After all this talk of the white truck, I printed off copies of the two surveillance photos, and I went down there to see which cameras they represented. (Someone on Websleuths may have done this already.) I took pictures, but I can't upload them now, as I'm at work. Anyway, the camera taking the perpendicular profile of the truck (the most seen photo) appears to be located on the north side of Morton Mansions, facing the south side of Tenth & College Village. The camera that took the higher, 45-degree angle shot appears to be a few feet west and across the street, attached to the south-west corner of T&CV, facing east down 10th street. Both shots are capturing the white truck as it is on 10th Street, about to enter the 10th & Morton intersection from the east.
That's an excellent point: the time stamp would have been off all night. Therefore, if any other vehicle had past those two cameras, during the time of interest, then those other vehicles would also have appeared to be "circling". Therefore, the white truck, since it was the only vehicle that was thought to be circling, we can reasonable conclude, was the only vehicle to drive between Morton Mansions and T&CV during the times the police would have looked at the footage for.

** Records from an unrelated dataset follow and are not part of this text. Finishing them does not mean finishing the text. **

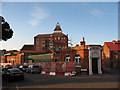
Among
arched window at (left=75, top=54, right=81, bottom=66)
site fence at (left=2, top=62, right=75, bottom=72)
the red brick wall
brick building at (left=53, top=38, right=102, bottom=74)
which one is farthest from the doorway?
the red brick wall

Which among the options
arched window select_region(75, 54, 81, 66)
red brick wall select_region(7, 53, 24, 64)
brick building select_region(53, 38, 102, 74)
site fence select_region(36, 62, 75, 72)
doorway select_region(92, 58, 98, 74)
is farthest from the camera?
red brick wall select_region(7, 53, 24, 64)

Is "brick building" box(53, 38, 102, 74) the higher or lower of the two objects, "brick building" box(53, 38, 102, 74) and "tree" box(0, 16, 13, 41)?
the lower

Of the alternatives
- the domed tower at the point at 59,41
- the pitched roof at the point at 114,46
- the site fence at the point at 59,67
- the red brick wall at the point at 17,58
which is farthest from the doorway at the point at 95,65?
the domed tower at the point at 59,41

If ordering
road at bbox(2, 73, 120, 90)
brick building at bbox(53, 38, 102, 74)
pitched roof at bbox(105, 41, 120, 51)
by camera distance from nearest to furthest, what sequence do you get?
road at bbox(2, 73, 120, 90) < brick building at bbox(53, 38, 102, 74) < pitched roof at bbox(105, 41, 120, 51)

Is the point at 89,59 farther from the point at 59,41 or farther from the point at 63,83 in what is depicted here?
the point at 59,41

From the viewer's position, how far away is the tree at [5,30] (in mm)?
20922

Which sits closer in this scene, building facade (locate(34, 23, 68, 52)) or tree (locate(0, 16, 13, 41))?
tree (locate(0, 16, 13, 41))

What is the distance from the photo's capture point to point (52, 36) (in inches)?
2933

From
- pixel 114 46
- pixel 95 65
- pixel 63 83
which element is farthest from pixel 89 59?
pixel 114 46

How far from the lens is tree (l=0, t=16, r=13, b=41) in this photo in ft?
68.6

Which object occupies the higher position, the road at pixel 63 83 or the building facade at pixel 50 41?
the building facade at pixel 50 41

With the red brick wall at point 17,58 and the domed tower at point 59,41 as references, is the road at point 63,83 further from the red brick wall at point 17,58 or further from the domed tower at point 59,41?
the domed tower at point 59,41

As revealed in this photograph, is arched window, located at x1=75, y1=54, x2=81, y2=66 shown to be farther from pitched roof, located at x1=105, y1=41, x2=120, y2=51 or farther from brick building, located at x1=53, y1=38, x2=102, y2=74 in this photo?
pitched roof, located at x1=105, y1=41, x2=120, y2=51

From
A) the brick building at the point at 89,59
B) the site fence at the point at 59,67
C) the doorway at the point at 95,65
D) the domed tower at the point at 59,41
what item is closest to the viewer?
the site fence at the point at 59,67
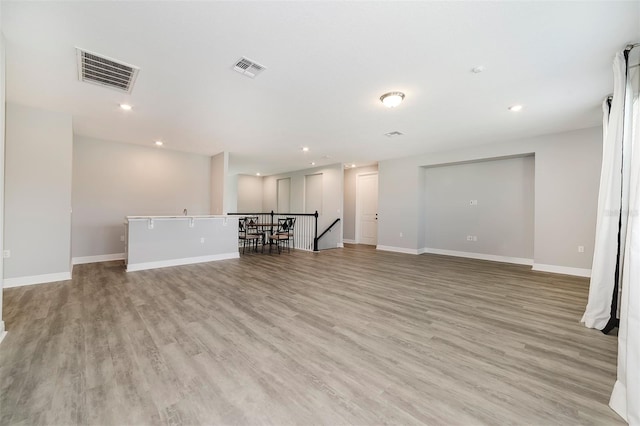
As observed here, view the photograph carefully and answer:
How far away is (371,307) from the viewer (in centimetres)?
309

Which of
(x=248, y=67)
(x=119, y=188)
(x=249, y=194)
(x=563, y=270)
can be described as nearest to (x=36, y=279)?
(x=119, y=188)

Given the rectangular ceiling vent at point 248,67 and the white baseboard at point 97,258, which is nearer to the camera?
the rectangular ceiling vent at point 248,67

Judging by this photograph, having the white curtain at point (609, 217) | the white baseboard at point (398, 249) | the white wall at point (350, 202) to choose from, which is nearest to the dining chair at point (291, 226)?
the white wall at point (350, 202)

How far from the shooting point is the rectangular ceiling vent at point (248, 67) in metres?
2.62

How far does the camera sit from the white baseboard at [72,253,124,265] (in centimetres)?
548

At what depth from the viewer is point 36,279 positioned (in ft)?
12.8

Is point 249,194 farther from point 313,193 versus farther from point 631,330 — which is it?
point 631,330

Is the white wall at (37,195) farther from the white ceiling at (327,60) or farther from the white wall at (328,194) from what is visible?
the white wall at (328,194)

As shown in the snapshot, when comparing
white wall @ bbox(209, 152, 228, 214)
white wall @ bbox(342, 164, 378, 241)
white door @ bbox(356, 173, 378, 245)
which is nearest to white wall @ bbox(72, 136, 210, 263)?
white wall @ bbox(209, 152, 228, 214)

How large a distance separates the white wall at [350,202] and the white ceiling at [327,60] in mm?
4682

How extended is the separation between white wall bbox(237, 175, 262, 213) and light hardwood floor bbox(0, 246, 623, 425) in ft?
25.0

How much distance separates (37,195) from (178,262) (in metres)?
2.42

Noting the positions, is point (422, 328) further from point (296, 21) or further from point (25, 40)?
point (25, 40)

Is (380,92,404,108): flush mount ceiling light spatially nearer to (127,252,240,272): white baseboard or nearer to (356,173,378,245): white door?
(127,252,240,272): white baseboard
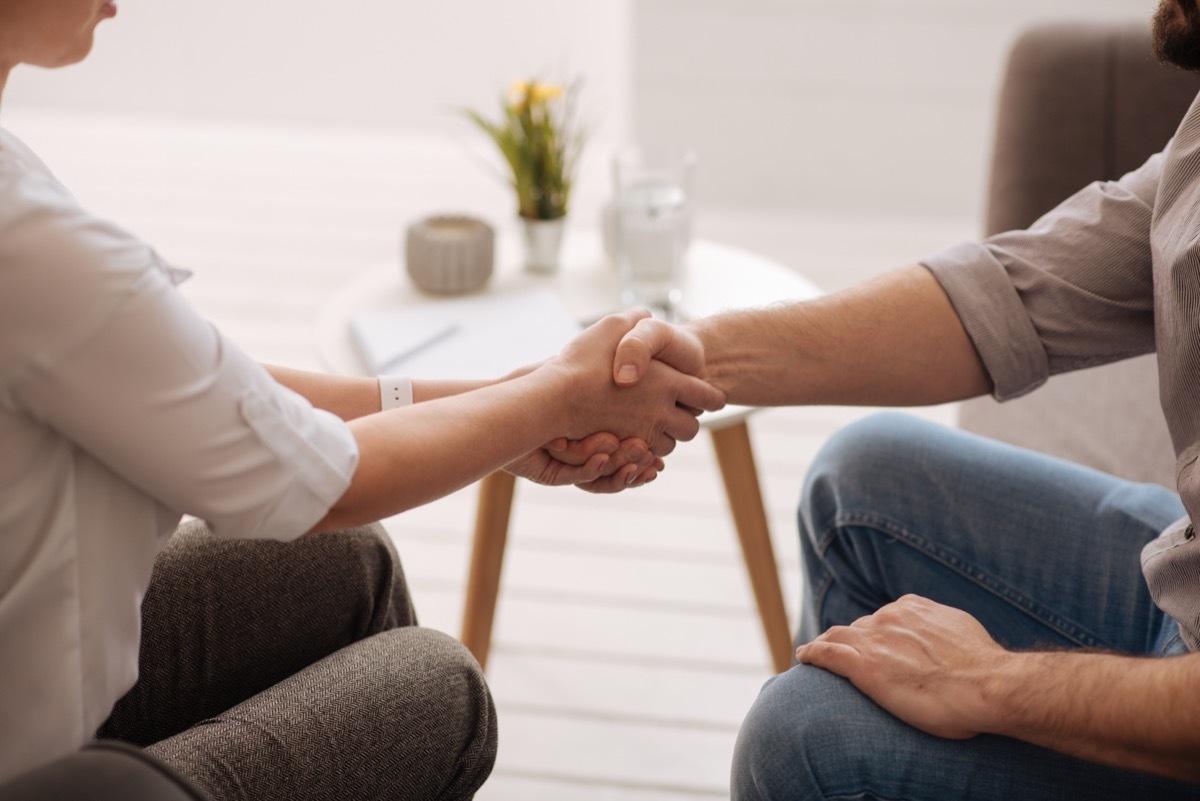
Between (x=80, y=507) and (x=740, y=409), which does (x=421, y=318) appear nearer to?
(x=740, y=409)

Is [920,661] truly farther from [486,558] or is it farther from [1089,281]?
[486,558]

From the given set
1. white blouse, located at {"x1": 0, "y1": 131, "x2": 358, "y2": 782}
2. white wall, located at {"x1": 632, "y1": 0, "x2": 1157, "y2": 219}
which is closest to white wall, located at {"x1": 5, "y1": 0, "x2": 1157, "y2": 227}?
white wall, located at {"x1": 632, "y1": 0, "x2": 1157, "y2": 219}

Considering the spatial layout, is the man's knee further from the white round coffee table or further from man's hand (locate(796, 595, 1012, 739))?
the white round coffee table

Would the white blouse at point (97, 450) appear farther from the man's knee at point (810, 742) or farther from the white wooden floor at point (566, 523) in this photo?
the white wooden floor at point (566, 523)

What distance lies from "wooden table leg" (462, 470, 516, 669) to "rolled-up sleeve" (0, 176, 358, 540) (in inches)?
30.2

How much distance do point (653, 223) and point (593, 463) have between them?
0.52m

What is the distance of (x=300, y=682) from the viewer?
99cm

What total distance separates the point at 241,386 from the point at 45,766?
0.26 metres

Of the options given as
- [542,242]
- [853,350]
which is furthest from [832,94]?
Result: [853,350]

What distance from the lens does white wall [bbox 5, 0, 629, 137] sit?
4188 mm

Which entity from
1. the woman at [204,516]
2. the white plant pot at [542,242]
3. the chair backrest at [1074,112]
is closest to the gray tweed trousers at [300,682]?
the woman at [204,516]

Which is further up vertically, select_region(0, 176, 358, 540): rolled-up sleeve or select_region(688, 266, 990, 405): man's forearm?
select_region(0, 176, 358, 540): rolled-up sleeve

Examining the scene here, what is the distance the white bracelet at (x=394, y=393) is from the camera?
123 centimetres

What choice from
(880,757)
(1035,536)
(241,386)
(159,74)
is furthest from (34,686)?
(159,74)
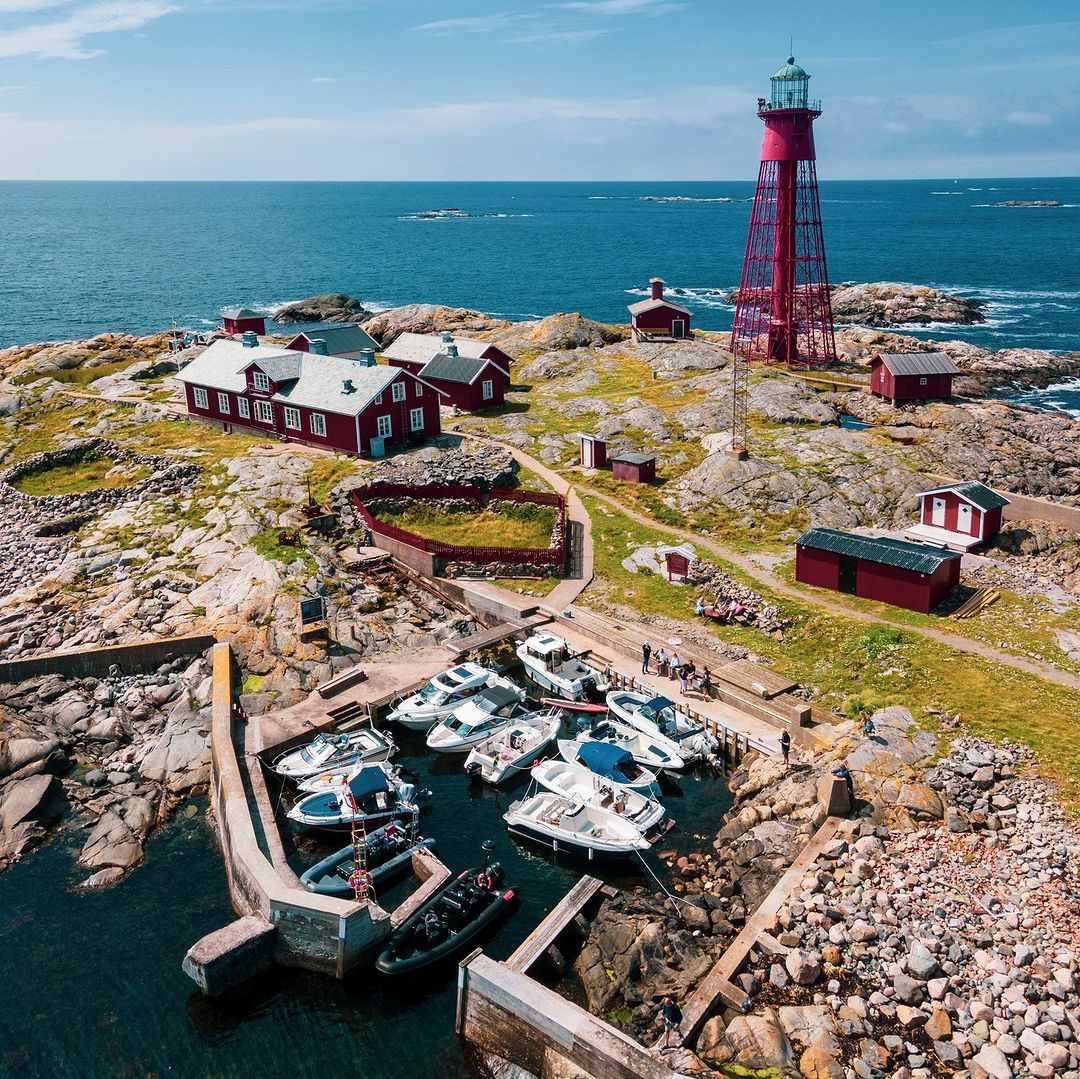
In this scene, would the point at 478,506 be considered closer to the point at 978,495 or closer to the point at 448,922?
the point at 978,495

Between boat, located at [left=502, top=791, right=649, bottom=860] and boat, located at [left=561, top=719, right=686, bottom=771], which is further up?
boat, located at [left=561, top=719, right=686, bottom=771]

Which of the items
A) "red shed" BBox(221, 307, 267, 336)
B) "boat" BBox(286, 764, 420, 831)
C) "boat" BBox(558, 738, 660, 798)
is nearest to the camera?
"boat" BBox(286, 764, 420, 831)

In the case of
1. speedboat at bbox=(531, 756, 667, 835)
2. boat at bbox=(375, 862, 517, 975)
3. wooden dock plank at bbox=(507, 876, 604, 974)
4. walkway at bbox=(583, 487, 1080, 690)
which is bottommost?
boat at bbox=(375, 862, 517, 975)

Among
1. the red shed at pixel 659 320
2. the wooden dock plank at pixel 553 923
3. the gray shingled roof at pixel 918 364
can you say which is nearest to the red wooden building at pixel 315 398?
the gray shingled roof at pixel 918 364

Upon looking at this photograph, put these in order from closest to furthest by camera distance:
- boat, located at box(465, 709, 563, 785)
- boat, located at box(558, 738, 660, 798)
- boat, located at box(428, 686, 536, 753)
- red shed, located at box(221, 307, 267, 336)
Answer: boat, located at box(558, 738, 660, 798), boat, located at box(465, 709, 563, 785), boat, located at box(428, 686, 536, 753), red shed, located at box(221, 307, 267, 336)

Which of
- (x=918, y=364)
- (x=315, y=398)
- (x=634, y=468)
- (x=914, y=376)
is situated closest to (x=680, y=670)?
(x=634, y=468)

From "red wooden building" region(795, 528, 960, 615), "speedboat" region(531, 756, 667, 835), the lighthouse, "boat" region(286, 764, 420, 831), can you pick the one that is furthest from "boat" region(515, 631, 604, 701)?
the lighthouse

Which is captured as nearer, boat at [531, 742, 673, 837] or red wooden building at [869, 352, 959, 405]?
boat at [531, 742, 673, 837]

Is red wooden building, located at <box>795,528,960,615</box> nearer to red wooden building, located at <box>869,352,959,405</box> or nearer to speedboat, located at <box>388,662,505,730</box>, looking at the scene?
speedboat, located at <box>388,662,505,730</box>
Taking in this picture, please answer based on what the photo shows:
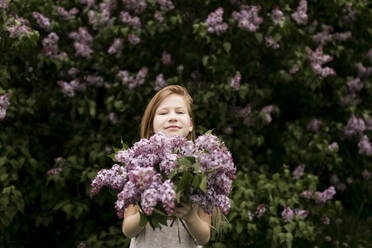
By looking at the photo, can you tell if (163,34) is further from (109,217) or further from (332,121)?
(332,121)

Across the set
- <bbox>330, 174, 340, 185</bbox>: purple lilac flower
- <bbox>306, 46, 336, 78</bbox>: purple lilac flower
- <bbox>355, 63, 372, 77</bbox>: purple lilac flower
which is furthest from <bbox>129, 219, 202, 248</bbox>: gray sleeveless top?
<bbox>355, 63, 372, 77</bbox>: purple lilac flower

Another deduction occurs to me, regarding the bar-manager witness: she must not be on camera. Consider the interview Qualters gave, concerning the bar-manager witness (If you scroll down on the page, it's the interview labeled June 22nd, the third from last press conference):
http://www.idsnews.com/article/2011...efings-on-the-case-of-lauren-spierer?id=81917
Qualters seems to say, that the reason they don't believe the bar-manager witness on time is because of an
absence of video supporting her story. What he does not say is,
we have video of the witness coming and going, and it shows that she was in the area, but an hour off. I find this meaningful. If the bar-manager witness, for example, was "visiting a boy" who lived at Tenth & College (perfectly likely since she would have walked right past the south-east steps to see Lauren, had she been walking from the garage elevator to her car parked, say, on College Ave. out front), then that would prove that the camera coverage from whichever floor bar witness was coming from, all the way down the elevator, and out, was totally inoperable.
This raises the further possibility that the "employee" that the white truck was picking up lived at Tenth & College. (If the employee in fact lived at Tenth & College, then I'm thinking that the truck was headed north or west, since it continued west on 10th, instead of going east.) If the bar-manager witness saw Lauren and Mystery Man at 3:38, then that would give Mystery Man about 37 minutes to take Lauren upstairs, realize she's dead, and summon the white truck to come get her, at around 4:15. It's interesting, though it might be a coincidence, that 4:15 is also the time that JR's phone makes two calls.